Have you ever found real-time communication in apps challenging? It doesn't have to be. Today, we're diving into how to build a collaborative drawing experience using Flutter and Serverpod. We'll call our app Pixorama - a fun and interactive project inspired by Reddit's r/place. Pixorama lets users draw together on a shared grid, with every pixel placed updating in real-time across all connected devices.

:::info

Before you begin, make sure that you have [installed Serverpod](/). It's also recommended that you read the [Get started with Mini](../get-started-with-mini) guide.

:::

You can try out the final app here: [https://pixorama.live](https://pixorama.live)

![Serverpod Insights](/img/tutorial/pixorama/pixorama.png)

## What is Pixorama?

Pixorama is a collaborative drawing app where users can place pixels on a grid to create images together.

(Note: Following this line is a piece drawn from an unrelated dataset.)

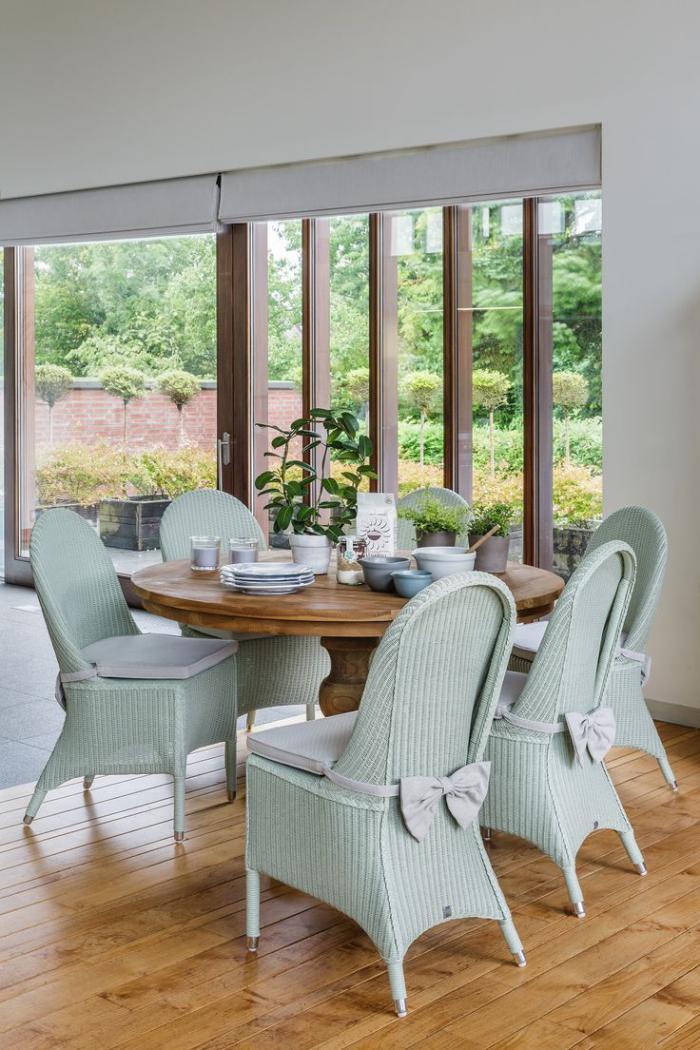 table-en-teck-table-ronde-en-teck-solide-chaises-bleues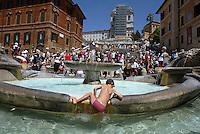 Rome continue to be one of the most visited city in the world..Roma continua ad essere una delle città più visitata al mondo.Tourists on the Spanish steps..Turisti sulla scalinata di Spagna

Imagine two instances of the app running simultaneously - draw a pixel on one and watch it instantly appear on the other. This seamless synchronization happens because each time you draw a pixel, a message is sent to the server, which then broadcasts it to all connected clients.

## Understanding real-time communication

In traditional REST APIs, communication with the server involves sending a request and receiving a response. However, real-time communication requires the server to push updates to clients as they happen. This is commonly achieved using web sockets, which maintain an open connection between the server and client, allowing for continuous data exchange. While web sockets can be tricky, requiring data serialization and connection management, Serverpod simplifies this process.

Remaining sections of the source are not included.